Esto es notable en la mayoría de los medios de comunicación masiva, activos protagonistas de las nuevas contrainsurgencias, que impulsan un enfrentamiento interno y una intervención externa.

El año 2007 fue muy difícil e incluso se produjeron los atentados dinamiteros contra el consulado de Venezuela y una residencia de médicos cubanos en Santa Cruz o el intento de atacar a un avión venezolano en el aeropuerto de esa ciudad, entre otros graves hechos a los que se sumaron otros atentados realizados por una pareja de  estadunidenses y la detención de una funcionaria de Estados Unidos, que traía desde su país, nada menos que  cajas de municiones para su «sede» diplomática, según dijeron sus jefes.
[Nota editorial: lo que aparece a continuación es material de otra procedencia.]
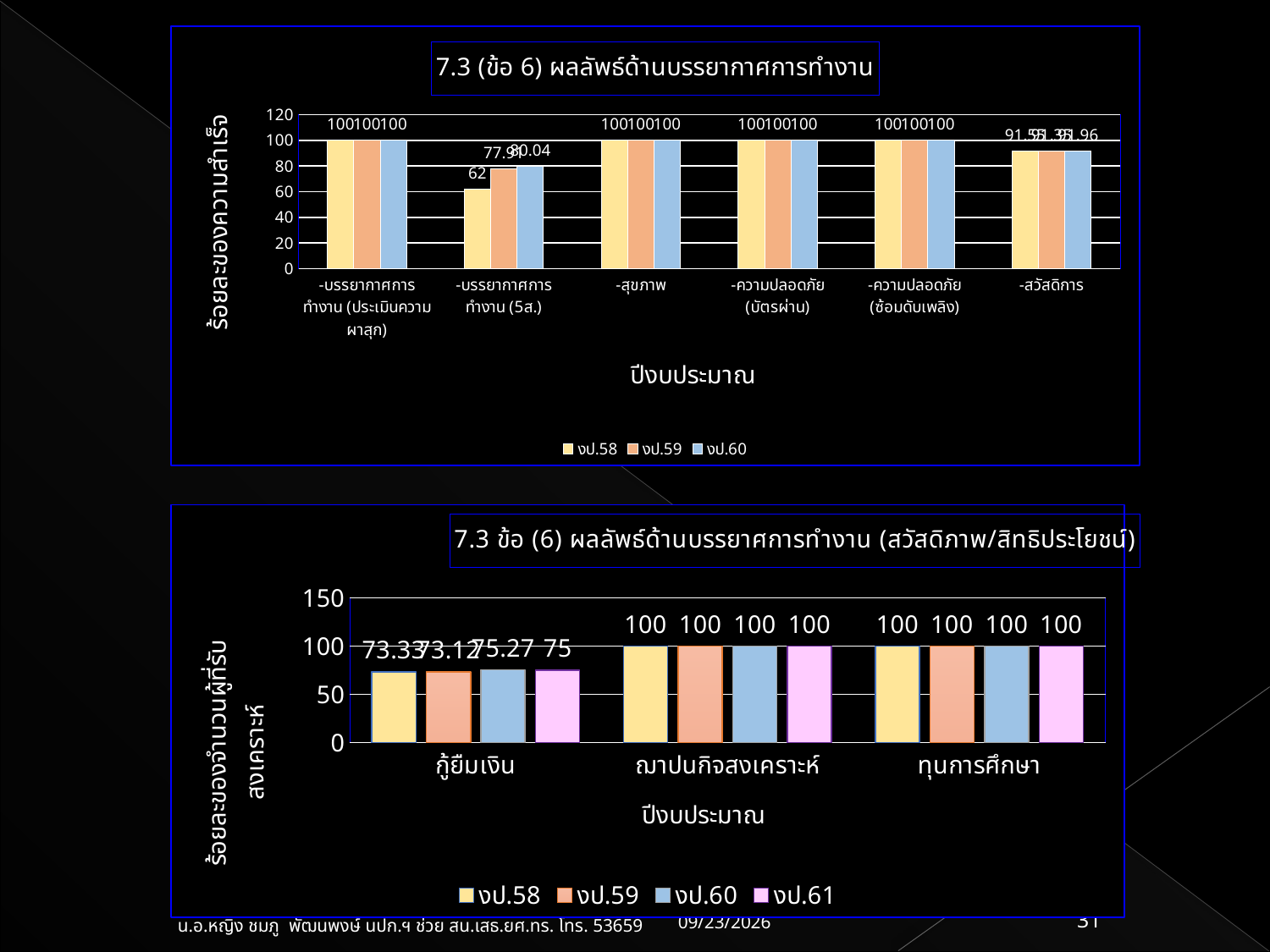
In the top chart, which category has the lowest value for งป.58? -บรรยากาศการทำงาน (5ส.) In the bottom chart, what is the value for งป.60 in the category กู้ยืมเงิน? 75.27 In the bottom chart, how many series does the legend list? 4 In the bottom chart, what is the value for งป.61 in the category กู้ยืมเงิน? 75 In the top chart, what is the value for งป.58 in the category -บรรยากาศการทำงาน (5ส.)? 62 In the top chart, how many categories are shown on the x axis? 6 What type of chart is the bottom chart? Bar chart In the top chart, what is the value for งป.59 in the category -สุขภาพ? 100 In the top chart, what is the value for งป.60 in the category -บรรยากาศการทำงาน (5ส.)? 80.04 In the top chart, how many series does the legend list? 3 In the bottom chart, what is the difference between the งป.61 value for ทุนการศึกษา and the งป.61 value for กู้ยืมเงิน? 25 In the top chart, is the value for งป.59 in -สวัสดิการ greater or less than 80? greater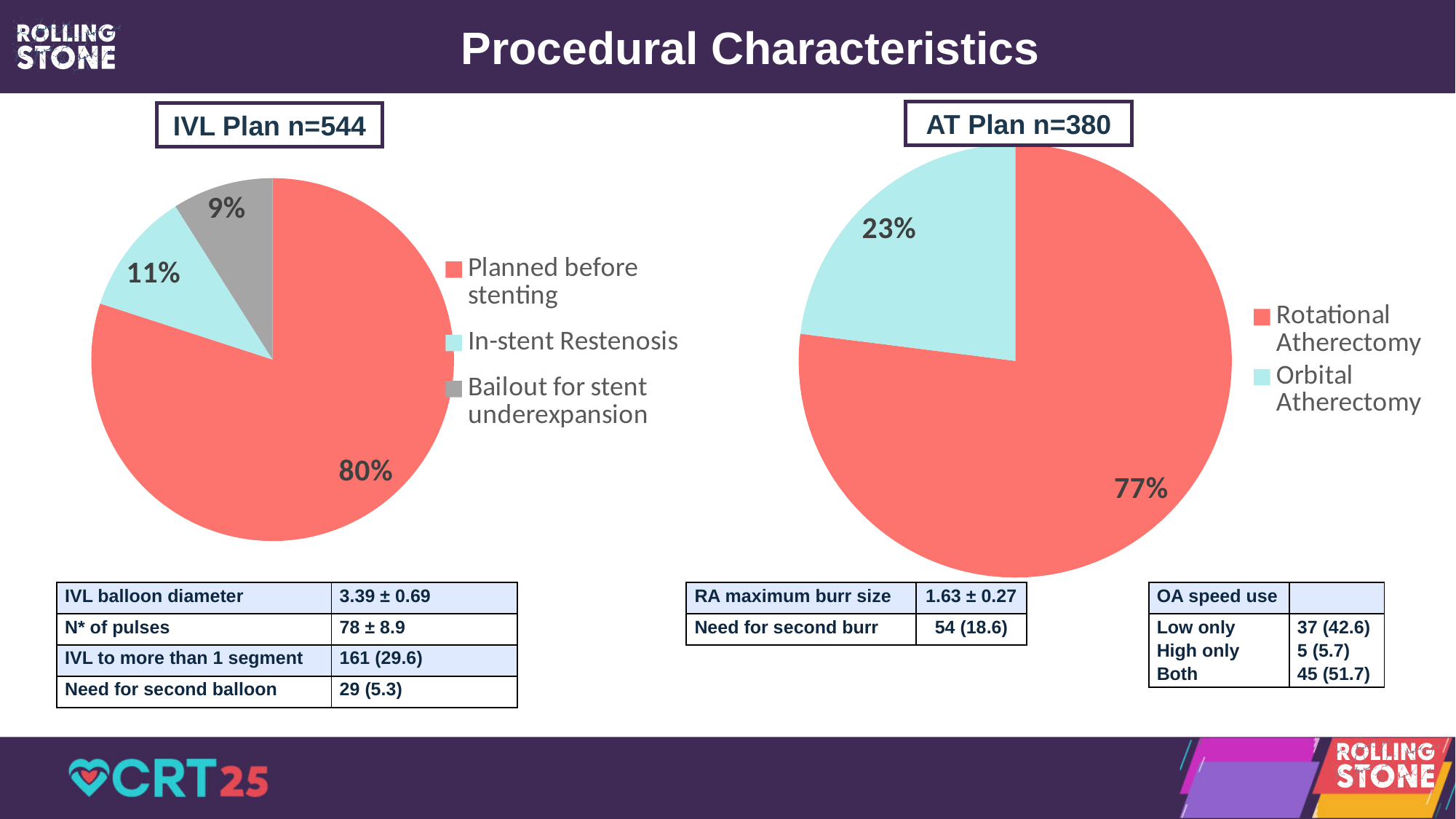
In the IVL Plan n=544 pie chart, what share is labelled for Bailout for stent underexpansion? 9% In the IVL Plan n=544 pie chart, which category has the largest slice? Planned before stenting In the AT Plan n=380 pie chart, what share is labelled for Orbital Atherectomy? 23% In the IVL Plan n=544 pie chart, which category has the smallest slice? Bailout for stent underexpansion What type of chart is the AT Plan n=380 chart? Pie chart In the AT Plan n=380 pie chart, what share is labelled for Rotational Atherectomy? 77% In the AT Plan n=380 pie chart, what is the difference in percentage points between Rotational Atherectomy and Orbital Atherectomy? 54 In the AT Plan n=380 pie chart, which is larger, Rotational Atherectomy or Orbital Atherectomy? Rotational Atherectomy In the IVL Plan n=544 pie chart, how many slices are there? 3 In the AT Plan n=380 pie chart, how many entries does the legend list? 2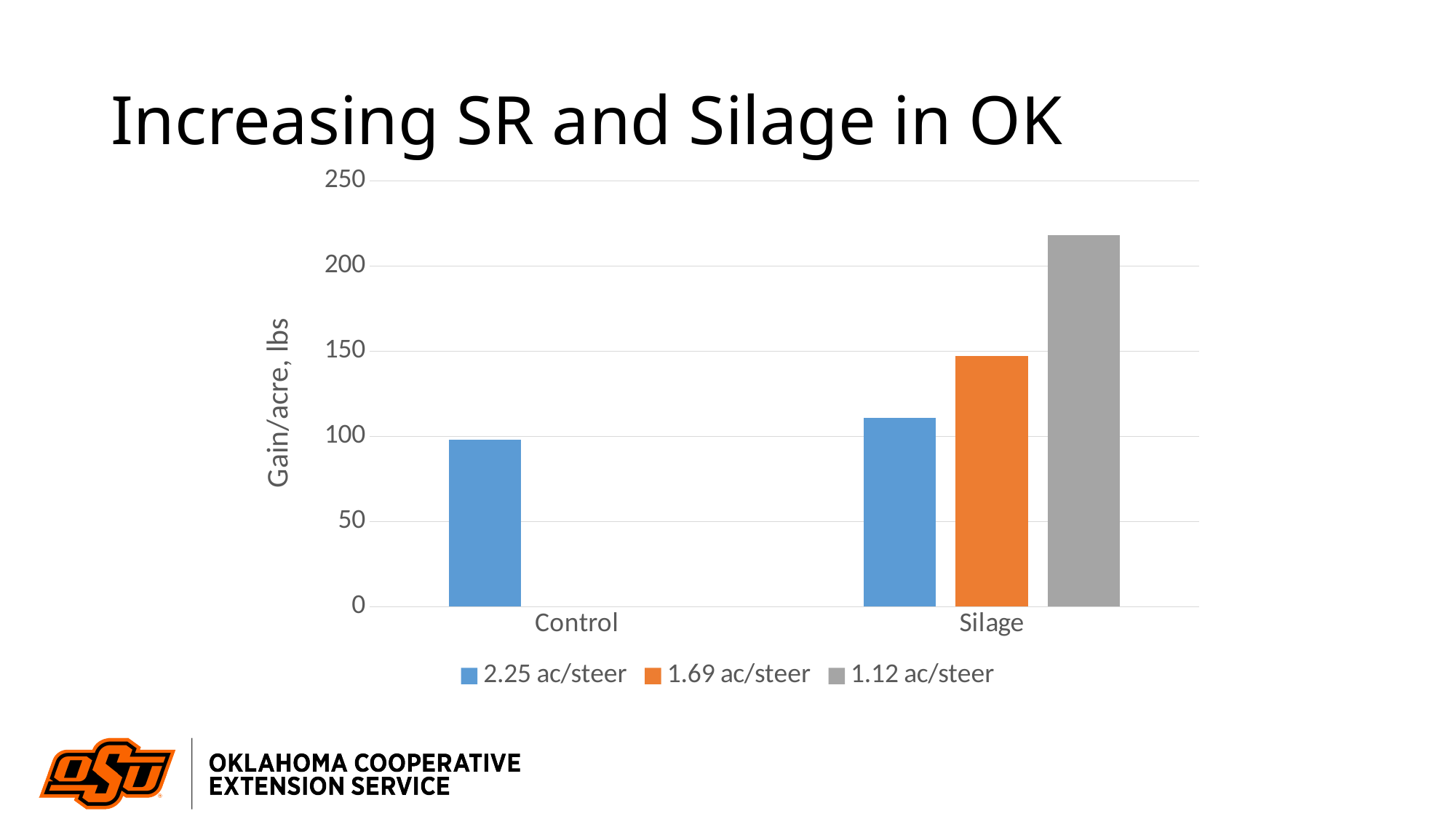
How many series does the legend list? 3 Which bar is the lowest in the chart? 2.25 ac/steer for Control Which is larger: the 2.25 ac/steer bar for Control or the 2.25 ac/steer bar for Silage? 2.25 ac/steer for Silage How many categories are shown on the x axis? 2 Is the value for 1.12 ac/steer under Silage greater or less than 200? greater Which bar is the highest in the chart? 1.12 ac/steer for Silage Is the value for 2.25 ac/steer under Silage greater or less than 100? greater Is the value for 2.25 ac/steer under Control greater or less than 150? less What kind of chart is shown on the slide? bar chart What is the label of the y axis? Gain/acre, lbs Which is larger under Silage: 1.69 ac/steer or 1.12 ac/steer? 1.12 ac/steer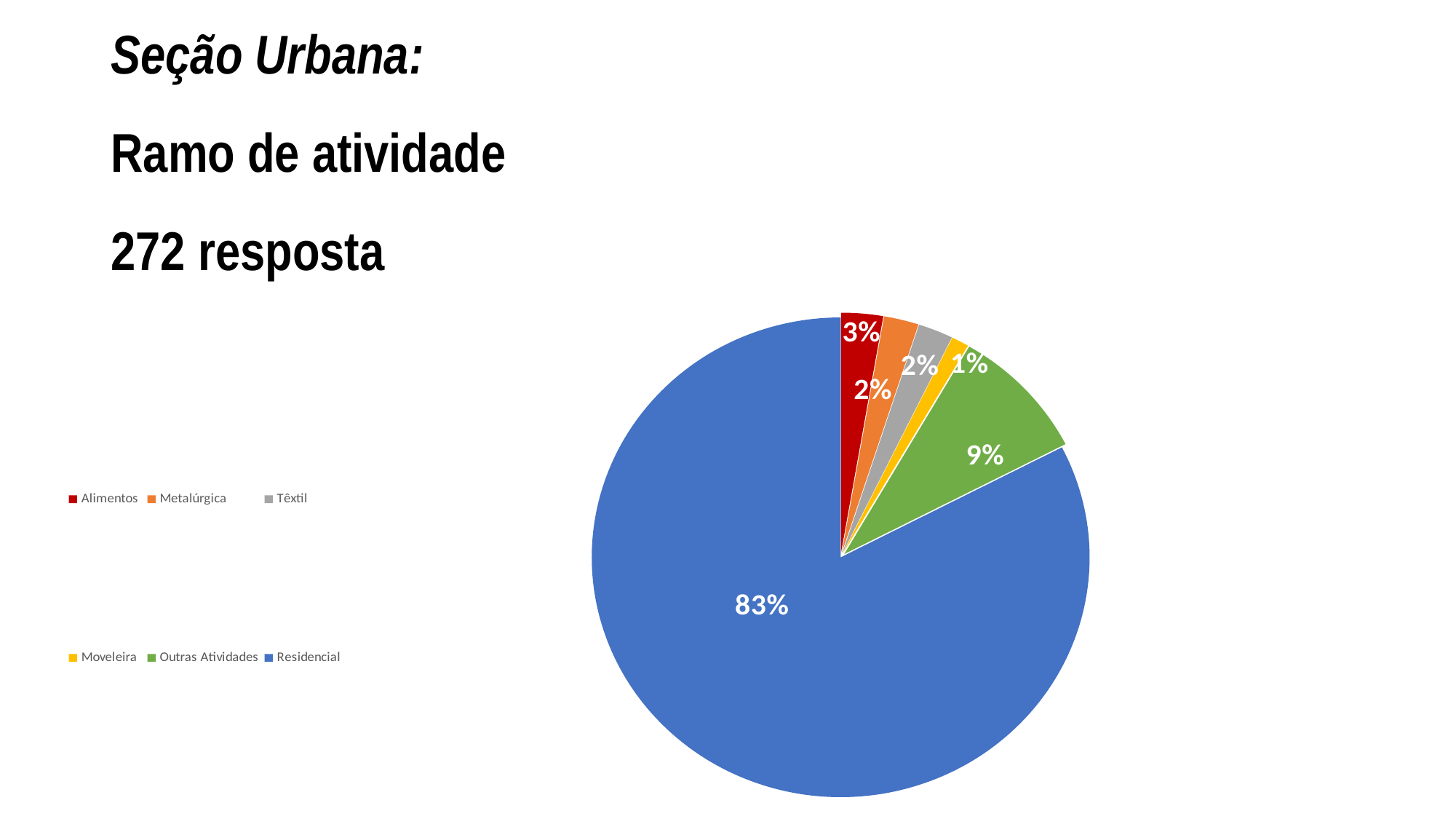
What share of the pie does Alimentos represent? 3% Which is larger, the slice for Alimentos or the slice for Têxtil? Alimentos What share of the pie does Outras Atividades represent? 9% Which category has the largest slice of the pie? Residencial Which category has the smallest slice of the pie? Moveleira What colour is the Residencial slice? blue What kind of chart is shown on the slide? pie chart What is the difference in percentage points between Residencial and Outras Atividades? 74 What share of the pie does Moveleira represent? 1% What share of the pie does Residencial represent? 83% What share of the pie does Metalúrgica represent? 2% How many categories does the legend list? 6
Ahora estamos en el escenario más cercano a aquellas denuncias,  y de lo sucedido con los paros empresariales, huelgas de transporte y acciones que reproducían lo actuado contra el gobierno de la Unidad Popular del presidente Salvador Allende en Chile antes del golpe decidido por Estados Unidos y ejecutado por el ex dictador Augusto Pinochet, en septiembre de 1973.

El año pasado el presidente Morales denunció   las conspiraciones de Estados Unidos y la oligarquía de su país contra  su gobierno, durante la XVII Cumbre Iberoamericana de Santiago de Chile y exhibió ante los presidentes y jefes de Estado fotografías que mostraban al  embajador Goldberg sonriendo en una foto junto a un «mafioso» y mercenario paramilitar   colombiano Jhon Jairo Vanegas  y el presidente de la Cámara de Industria y Comercio de Santa Cruz (Cainco), Gabriel Dabdoub.

También se denunció el apoyo a esta conspiración de fascistas españoles  y  otros europeos, bajo el impulso muy evidente del ex presidente José María Aznar.

El paro del autotransporte de Federaciones afiliadas a  la Confederación Nacional de Choferes de Bolivia, a fin de 2007, con apoyo empresarial de Santa Cruz, fue uno de los fuertes intentos tanto como la llamada «rebelión» de los productores del campo en estos últimos meses que también intentaron parar el país, desabastecer y crear condiciones para el caos y el golpe.

Esto sólo es una síntesis de todas las acciones que el gobierno y el pueblo de Bolivia resistieron en estos dos últimos años destinadas a crear un conflicto que podría culminar en un golpe e inclusive en una intervención  para la que se han creado las condiciones.

Golpear a Bolivia es crucial para el gobierno de George W.Bush, cuando es  visible su derrota en Irak, después de cinco años de sembrar el terror (más de un millón de muertos) en ese país y cuando la situación económica en Estados  Unidos es de extrema gravedad en un año eleccionario.

Por eso acentúa todos los conflictos como el que Washington creó entre Ecuador y Colombia. Ahora se agrega otro factor que es el triunfo del ex-obispo Fernando Lugo en Paraguay, un país que Estados Unidos ha considerado siempre como un territorio propio.

Es América Latina, a través de sus gobiernos y sus pueblos,  la que deberá actuar e imponer a organizaciones como la OEA, la defensa del gobierno de Bolivia, elegido por el pueblo de ese país en un hecho histórico.

Bolivia nos necesita a todos unidos, más allá de miserabilidades políticas o confusiones mediáticas.